Most sublingual patients eventually swallow their saliva. Note that while the bioavailability of swallowed ketamine is markedly lower than ketamine absorbed sublingually, it’s not zero. Suppose your sublingual dose is 100 mg. And suppose that your bioavailability is 25%. You would eventually absorb 25 mg of ketamine sublingually if you held your saliva for a very long time. But you won’t hold your saliva indefinitely. Suppose you swallow after 30 minutes and suppose you only absorb 75% of those 25 mg in those 30 minutes. You will swallow the remaining 25% * 25 mg = 6.25 mg of ketamine. The bioavailability of the swallowed ketamine might be as little as half the sublingual bioavailability. So, your stomach will still deliver 3.125 mg of ketamine to your bloodstream. You have lost only 3.125 mg of the 25 mg that you might have absorbed sublingually if you held your saliva for a very long time. These figures are merely illustrative. They show how the math probably works out to make swallowing less of a loss than it might seem.

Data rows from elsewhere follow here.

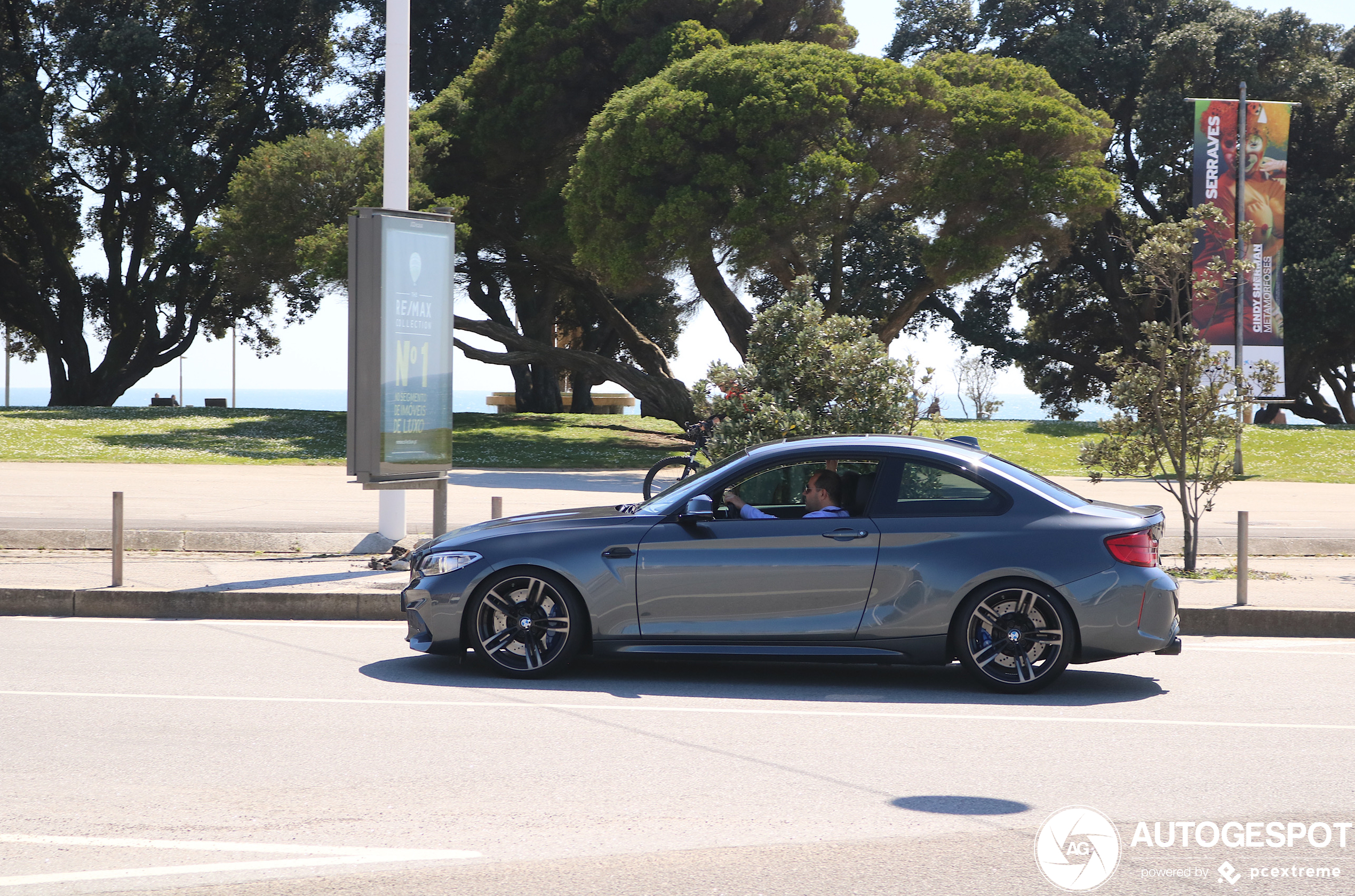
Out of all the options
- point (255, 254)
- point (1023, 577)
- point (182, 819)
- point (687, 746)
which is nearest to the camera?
point (182, 819)

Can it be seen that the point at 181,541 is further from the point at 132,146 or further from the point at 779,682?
the point at 132,146

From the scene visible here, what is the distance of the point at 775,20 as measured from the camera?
3522 cm

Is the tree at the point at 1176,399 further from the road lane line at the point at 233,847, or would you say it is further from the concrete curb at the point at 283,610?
the road lane line at the point at 233,847

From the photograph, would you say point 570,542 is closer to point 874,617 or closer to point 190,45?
point 874,617

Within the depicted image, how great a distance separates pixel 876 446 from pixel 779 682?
1.59m

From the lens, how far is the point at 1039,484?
24.6 ft

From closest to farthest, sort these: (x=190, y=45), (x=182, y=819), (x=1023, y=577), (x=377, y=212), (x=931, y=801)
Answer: (x=182, y=819) < (x=931, y=801) < (x=1023, y=577) < (x=377, y=212) < (x=190, y=45)

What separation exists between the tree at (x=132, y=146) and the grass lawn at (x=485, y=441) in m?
7.02

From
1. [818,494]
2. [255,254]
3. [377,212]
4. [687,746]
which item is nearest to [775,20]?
[255,254]

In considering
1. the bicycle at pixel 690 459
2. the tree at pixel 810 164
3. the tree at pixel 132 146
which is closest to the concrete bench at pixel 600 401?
the tree at pixel 132 146

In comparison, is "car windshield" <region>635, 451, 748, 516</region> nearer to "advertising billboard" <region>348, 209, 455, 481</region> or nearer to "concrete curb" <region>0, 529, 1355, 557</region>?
"advertising billboard" <region>348, 209, 455, 481</region>

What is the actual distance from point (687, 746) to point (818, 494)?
2.25m

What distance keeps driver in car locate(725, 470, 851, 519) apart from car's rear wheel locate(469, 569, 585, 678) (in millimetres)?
1143

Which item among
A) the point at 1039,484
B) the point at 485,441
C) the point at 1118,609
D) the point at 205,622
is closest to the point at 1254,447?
the point at 485,441
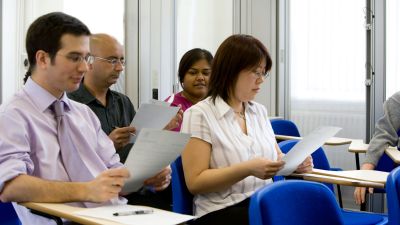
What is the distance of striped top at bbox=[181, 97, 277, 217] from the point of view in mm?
2264

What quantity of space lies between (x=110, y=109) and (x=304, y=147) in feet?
3.94

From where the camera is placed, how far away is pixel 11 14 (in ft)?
18.0

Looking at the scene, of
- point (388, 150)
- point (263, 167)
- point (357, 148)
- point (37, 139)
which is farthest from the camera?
point (357, 148)

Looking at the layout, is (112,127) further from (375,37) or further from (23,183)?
(375,37)

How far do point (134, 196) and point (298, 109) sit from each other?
2.62 m

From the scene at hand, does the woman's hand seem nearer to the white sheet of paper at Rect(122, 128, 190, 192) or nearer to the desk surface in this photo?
the white sheet of paper at Rect(122, 128, 190, 192)

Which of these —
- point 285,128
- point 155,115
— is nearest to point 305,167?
point 155,115

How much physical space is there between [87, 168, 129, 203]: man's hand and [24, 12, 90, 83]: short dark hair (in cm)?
53

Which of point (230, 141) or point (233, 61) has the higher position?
point (233, 61)

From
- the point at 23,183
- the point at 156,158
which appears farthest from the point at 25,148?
the point at 156,158

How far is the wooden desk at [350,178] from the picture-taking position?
241cm

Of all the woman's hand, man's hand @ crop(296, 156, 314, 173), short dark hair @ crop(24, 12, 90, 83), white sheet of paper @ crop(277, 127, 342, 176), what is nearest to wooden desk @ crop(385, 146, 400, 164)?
man's hand @ crop(296, 156, 314, 173)

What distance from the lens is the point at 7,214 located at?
2174 mm

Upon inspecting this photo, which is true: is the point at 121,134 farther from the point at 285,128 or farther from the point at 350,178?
the point at 285,128
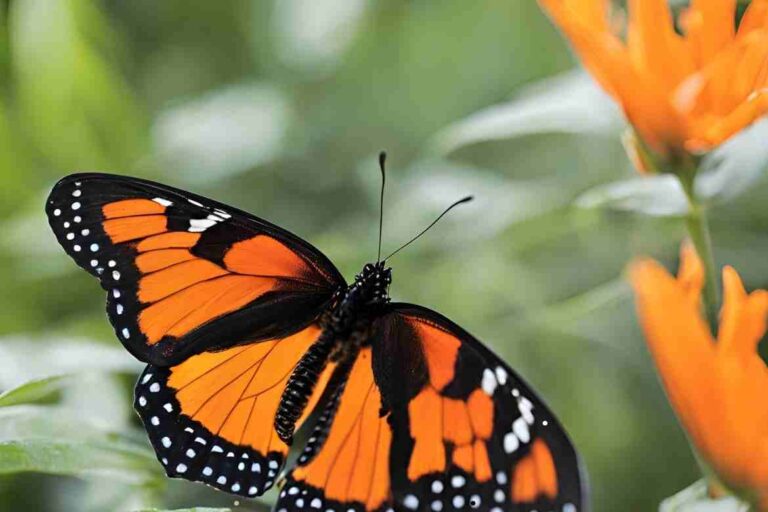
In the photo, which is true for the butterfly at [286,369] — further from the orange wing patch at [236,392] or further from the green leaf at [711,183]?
the green leaf at [711,183]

Some patient’s stomachs get upset from swallowing their saliva. They prefer to spit. That’s fine. Not much of a loss as illustrated by the previous paragraph.

A ketamine-naive patient would do well to keep a shot glass at bedside during the first month of dosing. And also, for the first month of each titration to a larger dose. If the dissociative effects of the dose become overwhelming, spit your saliva into the shot glass and wait for your side effects to disappate. Then, pour the saliva from the shot glass back into your mouth to resume your full dose. Simply knowing you have the option to spit will reduce your anxiety about dissociation. When you spit you will know that in a few minutes, your side-effects are apt to subside.

As mentioned above, Mindbloom’s protocol is a notable exception. They prescribe remarkably large doses. However, they instruct their patients to spit after holding the lozenge for 7 minutes. Reportedly, the absorption of ketamine in these 7 minutes is about 10%.

It’s very important to carefully follow these spitting instructions if you are a Mindbloom patient, particularly as a ketamine-naive patient. If you hold your saliva much longer than the 7 minutes you will be in for the ride-of-your-life. And, of course, you must not swallow because the remaining ketamine in your saliva will still have considerable bioavailability when processed by your stomach.

A highly beneficial aspect of lozenges is that they can be broken into fractions by the patient. A ketamine-naive patient can slowly titrate herself over the first few doses. Joyous does this very slowly, instructing patients to break up their troches into doses as small as 15 then 30 mg.

Other providers will prescribe, e.g., ten lozenges of 200 mg for the first month. The patient may be instructed to break the first lozenge in half and take the first two doses at just 100 mg. The remaining 9 doses for the month are at 200 mg. In such a scenario the patient is free to break the first two lozenges in half and begin his ketamine journey with 4 initial doses of 100 mg.

Patients taking psychotherapy at-home via tele-therapy can also do ketamine-assisted psychotherapy using small doses. Break up lozenges and take a small dose about 20 minutes before the beginning of the session. Ask your provider to prescribe a couple extra lozenges each month for this purpose. Suppose your normal prescription is 200 mg 10 times a month. Take these 200 mg doses every three days. Ask for an extra 2 doses which you break into 4 fractional doses of 50 mg. Take these doses at each of your four weekly psychotherapy sessions.

The advantages of sublingual ketamine administration are – on balance – so significant that it is growing to be a very popular alternative to the traditional IV and IM ROAs. The convenience and lower cost of at-home administration are compelling considerations. The ability to titrate slowly under your personal control is also significant.

Taste is the most frequent objection. If you can’t accustom yourself to the taste the rectal ROA is your next best alternative. That’s followed by the nasal ROA.